For long-lived LangGraph workers or repeated node construction, close the wrapped
HTTP client explicitly:

```python
async with AgoraNode() as agora_node:
    state = await agora_node({"task": "Pick the safer deployment plan."})
```

## Features

- Thompson Sampling mechanism selection with explainable reasoning
- Factional debate with LangGraph execution and Devil's Advocate cross-examination
- Confidence-calibrated vote aggregation with ISP weighting
- Merkle-verifiable transcript receipts
- Per-model telemetry and estimated USD cost in hosted and local modes
- Optional hosted API mode, local callable mode, and explicit local model rosters
- Hosted benchmark execution helpers with polling, detail fetch, and SSE streaming

## Authentication

- Dashboard users authenticate with WorkOS-issued bearer tokens.
- SDK, CI, notebooks, and server-side callers should use first-party Agora API keys.
- Hosted mode keeps the same `auth_token=` interface, but the token should be an Agora API key such as `agora_live_<public_id>.<secret>` or `agora_test_<public_id>.<secret>` in non-production environments.
- Strict hosted E2E should use a real staging API key, not a fabricated JWT.
- Benchmark runs, status polling, detail fetches, and event streams accept the same API keys and workspace ownership model as tasks.

## Axiom Observability

The SDK now emits OpenTelemetry spans for hosted task helpers, hosted benchmark
helpers, event streams, and local `arbitrate()` runs.
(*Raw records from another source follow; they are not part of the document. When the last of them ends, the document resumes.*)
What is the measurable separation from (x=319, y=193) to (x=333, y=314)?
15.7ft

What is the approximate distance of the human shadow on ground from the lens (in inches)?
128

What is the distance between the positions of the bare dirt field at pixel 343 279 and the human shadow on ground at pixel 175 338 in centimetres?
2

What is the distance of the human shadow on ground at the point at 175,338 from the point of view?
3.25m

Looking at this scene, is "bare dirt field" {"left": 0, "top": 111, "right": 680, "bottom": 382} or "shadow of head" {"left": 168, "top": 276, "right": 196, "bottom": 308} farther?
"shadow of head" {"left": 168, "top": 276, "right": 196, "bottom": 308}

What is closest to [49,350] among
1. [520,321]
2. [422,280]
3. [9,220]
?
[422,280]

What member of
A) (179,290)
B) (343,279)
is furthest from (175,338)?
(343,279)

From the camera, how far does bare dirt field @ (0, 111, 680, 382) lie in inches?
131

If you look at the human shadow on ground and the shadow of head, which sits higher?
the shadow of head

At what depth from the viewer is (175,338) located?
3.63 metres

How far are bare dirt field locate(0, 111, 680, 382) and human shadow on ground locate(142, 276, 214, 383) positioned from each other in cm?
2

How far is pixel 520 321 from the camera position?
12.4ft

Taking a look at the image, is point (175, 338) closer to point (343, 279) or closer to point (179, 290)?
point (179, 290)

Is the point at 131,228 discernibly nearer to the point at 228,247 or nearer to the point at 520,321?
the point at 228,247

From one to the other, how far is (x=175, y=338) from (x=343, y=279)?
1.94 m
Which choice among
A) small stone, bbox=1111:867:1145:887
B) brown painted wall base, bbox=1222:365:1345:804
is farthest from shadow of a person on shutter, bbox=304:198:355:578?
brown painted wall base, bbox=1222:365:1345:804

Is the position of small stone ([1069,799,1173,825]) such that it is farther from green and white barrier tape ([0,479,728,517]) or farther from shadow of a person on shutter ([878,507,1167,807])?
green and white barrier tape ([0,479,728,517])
If you already configure
OpenTelemetry in your app, the SDK reuses the active provider. If you want the
SDK to export directly to Axiom, set the same env vars used by the API before
constructing `AgoraArbitrator`:

```bash
export AGORA_AXIOM_ENABLED=true
export AGORA_AXIOM_TOKEN=axiom_xxx
export AGORA_AXIOM_TRACES_DATASET=agora-traces
export AGORA_AXIOM_BASE_URL=https://AXIOM_ORG.axiom.co
export AGORA_AXIOM_CAPTURE_CONTENT=metadata_only
```

By default, capture mode should stay `metadata_only`. The SDK records operation
type, task or benchmark IDs, mechanism, latency, token counts, estimated cost,
and stream counts. It does not send prompts, model outputs, or tool payloads
unless you explicitly switch to `full`.

For attribution without adding constructor args, the SDK also reads optional
identity env vars:

```bash
export AGORA_SDK_WORKSPACE_ID=workspace_123
export AGORA_SDK_ACTOR_ID=user:alice
export AGORA_SDK_ACTOR_TYPE=user
export AGORA_SDK_APPLICATION=notebook-research
```

Hosted SDK calls that use first-party Agora API keys automatically tag spans
with `agora.actor.type=api_key` and `agora.actor.id=api_key:<public_id>`. For
local SDK runs, set the `AGORA_SDK_*` env vars above if you want direct Axiom
traces to be queryable by workspace or actor.

### Hosted API URL policy

Hosted SDK calls resolve the canonical Cloud Run backend automatically. Do not pass a manual
hosted URL in normal usage. For internal testing only, set `AGORA_ALLOW_API_URL_OVERRIDE=1`
and `AGORA_API_URL=https://your-dev-backend.example.com` before constructing the SDK.

## Verification Controls

- `AgoraArbitrator` defaults to 4-agent hosted execution, the canonical Cloud Run API URL,
  and strict receipt verification.
- `AgoraNode` supports `strict_verification`, `solana_wallet`, and async cleanup pass-through for parity with `AgoraArbitrator`.
- Set `strict_verification=False` only when intentionally opting into lenient verification behavior.

## Maintainer Release Notes

- Current release process is documented in `../docs/release-operations.md`.
- Current package target is `agora-arbitrator-sdk==0.1.0a17`.
- Preferred publish path is the trusted GitHub workflow in `.github/workflows/deploy-sdk.yml`.